Teks yang Ditampilkan ▸
Gresik – Sebanyak 1.413 atlet dan official mengikuti Bupati Gresik Cup 2026 yang mempertandingkan lima cabang olahraga. Kejuaraan yang digagas Komite Olahraga Nasional Indonesia (KONI) Kabupaten Gresik ini resmi dibuka Bupati Gresik Fandi Akhmad Yani di GOR Wahana Ekspresi Poesponegoro, Senin (20/7/2026), sebagai bagian dari upaya pembinaan atlet sekaligus persiapan menghadapi Pekan Olahraga Provinsi (Porprov) Jawa Timur.
Lima cabang olahraga yang dipertandingkan meliputi taekwondo, bola voli, futsal, pencak silat, dan catur. Selama kejuaraan berlangsung, para peserta akan memperebutkan 948 medali, terdiri atas 316 emas, 316 perak, dan 316 perunggu, serta uang pembinaan dan piagam penghargaan.
Bupati Gresik Fandi Akhmad Yani mengatakan, Bupati Gresik Cup bukan hanya menjadi ajang kompetisi, tetapi juga sarana pembinaan atlet muda agar memiliki pengalaman bertanding sekaligus mempererat persaudaraan antaratlet.
“Ini menjadi sebuah ajang silaturahmi dan memperkuat persaudaraan antaratlet. Kemudian berlatih bersama dalam rangka persiapan Porprov yang akan diselenggarakan di Surabaya,” ujar Bupati Yani.
Menurutnya, Pemerintah Kabupaten Gresik terus berkomitmen melakukan pembinaan olahraga sebagai salah satu jalur bagi generasi muda untuk meraih prestasi di luar bidang akademik.

Data yang Diberikan ▸
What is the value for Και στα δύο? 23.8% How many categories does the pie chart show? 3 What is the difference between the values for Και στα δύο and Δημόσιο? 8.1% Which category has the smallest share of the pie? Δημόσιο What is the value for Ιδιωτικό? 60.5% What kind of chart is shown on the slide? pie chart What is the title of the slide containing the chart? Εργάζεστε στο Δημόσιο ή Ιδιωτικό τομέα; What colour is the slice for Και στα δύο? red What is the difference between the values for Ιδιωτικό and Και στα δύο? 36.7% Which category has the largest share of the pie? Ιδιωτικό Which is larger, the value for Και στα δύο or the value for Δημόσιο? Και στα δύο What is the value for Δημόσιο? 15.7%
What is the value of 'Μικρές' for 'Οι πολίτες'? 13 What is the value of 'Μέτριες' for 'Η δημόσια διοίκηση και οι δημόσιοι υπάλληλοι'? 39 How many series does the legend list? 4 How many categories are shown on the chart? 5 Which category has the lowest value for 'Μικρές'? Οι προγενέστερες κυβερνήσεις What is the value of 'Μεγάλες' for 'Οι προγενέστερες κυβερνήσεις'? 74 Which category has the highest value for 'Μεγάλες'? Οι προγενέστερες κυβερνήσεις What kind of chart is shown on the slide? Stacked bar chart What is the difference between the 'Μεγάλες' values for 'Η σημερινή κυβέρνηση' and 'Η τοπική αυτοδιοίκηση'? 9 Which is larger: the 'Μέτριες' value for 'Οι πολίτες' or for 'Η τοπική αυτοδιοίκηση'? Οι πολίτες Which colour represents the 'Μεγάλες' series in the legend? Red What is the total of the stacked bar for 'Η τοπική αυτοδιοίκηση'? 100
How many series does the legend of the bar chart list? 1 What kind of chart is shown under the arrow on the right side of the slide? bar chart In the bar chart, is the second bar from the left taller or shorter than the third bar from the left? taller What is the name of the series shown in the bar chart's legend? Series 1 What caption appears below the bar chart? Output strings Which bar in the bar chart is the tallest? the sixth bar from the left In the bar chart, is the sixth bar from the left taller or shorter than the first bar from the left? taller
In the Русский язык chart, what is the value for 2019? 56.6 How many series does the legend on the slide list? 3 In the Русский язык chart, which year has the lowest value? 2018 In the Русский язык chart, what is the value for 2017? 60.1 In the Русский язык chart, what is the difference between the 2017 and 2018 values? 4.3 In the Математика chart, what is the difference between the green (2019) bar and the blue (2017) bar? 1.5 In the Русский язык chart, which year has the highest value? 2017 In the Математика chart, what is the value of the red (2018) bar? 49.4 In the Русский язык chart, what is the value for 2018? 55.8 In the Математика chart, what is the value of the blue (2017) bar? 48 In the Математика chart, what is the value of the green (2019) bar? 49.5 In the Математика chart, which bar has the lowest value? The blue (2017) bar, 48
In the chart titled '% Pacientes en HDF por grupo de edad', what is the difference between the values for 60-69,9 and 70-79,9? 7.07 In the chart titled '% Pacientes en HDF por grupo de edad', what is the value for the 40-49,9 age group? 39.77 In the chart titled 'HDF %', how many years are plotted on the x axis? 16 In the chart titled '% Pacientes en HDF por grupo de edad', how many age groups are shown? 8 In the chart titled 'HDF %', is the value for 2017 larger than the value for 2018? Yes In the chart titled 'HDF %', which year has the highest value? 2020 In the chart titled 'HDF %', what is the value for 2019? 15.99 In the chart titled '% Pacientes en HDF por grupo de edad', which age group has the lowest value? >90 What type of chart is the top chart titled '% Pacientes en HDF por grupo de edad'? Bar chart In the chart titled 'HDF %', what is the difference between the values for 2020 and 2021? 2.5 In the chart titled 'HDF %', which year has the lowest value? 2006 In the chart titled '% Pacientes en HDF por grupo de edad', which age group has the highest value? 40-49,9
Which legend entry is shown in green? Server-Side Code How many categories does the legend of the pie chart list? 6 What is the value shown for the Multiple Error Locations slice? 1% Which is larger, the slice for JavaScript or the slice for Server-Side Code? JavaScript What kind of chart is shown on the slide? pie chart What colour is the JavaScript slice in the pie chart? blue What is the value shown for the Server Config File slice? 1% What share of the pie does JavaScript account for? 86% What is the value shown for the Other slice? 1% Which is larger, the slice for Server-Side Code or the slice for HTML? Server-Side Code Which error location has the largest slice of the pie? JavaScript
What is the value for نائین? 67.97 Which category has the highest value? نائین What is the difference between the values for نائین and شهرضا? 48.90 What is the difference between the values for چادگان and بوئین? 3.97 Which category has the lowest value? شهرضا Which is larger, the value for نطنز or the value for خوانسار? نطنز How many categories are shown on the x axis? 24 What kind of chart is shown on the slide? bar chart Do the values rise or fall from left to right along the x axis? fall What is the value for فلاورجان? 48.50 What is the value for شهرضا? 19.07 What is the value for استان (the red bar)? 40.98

Tugas yang Dikerjakan ▸
**A)** Dalam berita tentang Bupati Gresik Cup 2026, berapa medali emas yang diperebutkan para peserta?
**B)** Lanjutkan berita tentang Bupati Gresik Cup 2026 mulai dari kalimat terakhirnya.
Catatan di atas diambil dari sumber lain.

Kunci Jawaban ▸
**A)** 316 medali emas.

**B)**
“Pembinaan atlet terus kita jalankan dan menjadi satu motivasi untuk atlet mengejar kesuksesan nonakademik,” tuturnya.
Bupati Yani menilai prestasi atlet Gresik terus menunjukkan tren positif dalam berbagai kejuaraan, termasuk pada ajang Porprov sebelumnya. Karena itu, pembinaan yang berkesinambungan menjadi kunci untuk meningkatkan prestasi hingga level nasional dan internasasional.
“Kita tahu atlet-atlet di Kabupaten Gresik banyak yang berprestasi. Prestasinya sudah bisa kita lihat. Kita terus naik dalam kejuaraan Porprov di tahun yang lalu,” katanya.
Ia berharap capaian tersebut dapat terus meningkat sehingga semakin banyak atlet Gresik yang mampu menembus ajang Pekan Olahraga Nasional (PON) hingga SEA Games.
“Mudah-mudahan Porprov di tahun depan ini kita semakin mendapatkan peringkat di Jawa Timur, dan bahkan banyak atlet yang bisa ikut serta sampai PON, bahkan sampai SEA Games,” ungkapnya.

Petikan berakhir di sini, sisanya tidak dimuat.